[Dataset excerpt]
━━━━━━

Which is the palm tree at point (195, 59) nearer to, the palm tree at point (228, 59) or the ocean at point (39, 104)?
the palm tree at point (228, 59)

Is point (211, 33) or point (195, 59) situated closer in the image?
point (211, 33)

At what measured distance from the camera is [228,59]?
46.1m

━━━━━━

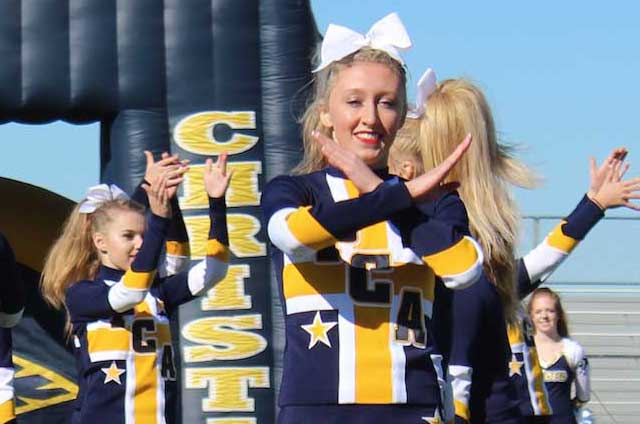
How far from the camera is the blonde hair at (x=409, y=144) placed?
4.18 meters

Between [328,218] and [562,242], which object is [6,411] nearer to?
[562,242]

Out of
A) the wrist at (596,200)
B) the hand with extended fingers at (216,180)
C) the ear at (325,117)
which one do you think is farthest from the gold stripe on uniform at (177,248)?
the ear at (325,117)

━━━━━━

### [OBJECTIVE]
List every line in the listing above that contains the word "camera".

### [CORRECT ANSWER]
At what measured distance from the camera is [228,59]?
How far from the camera is the blonde hair at (x=409, y=144) placed?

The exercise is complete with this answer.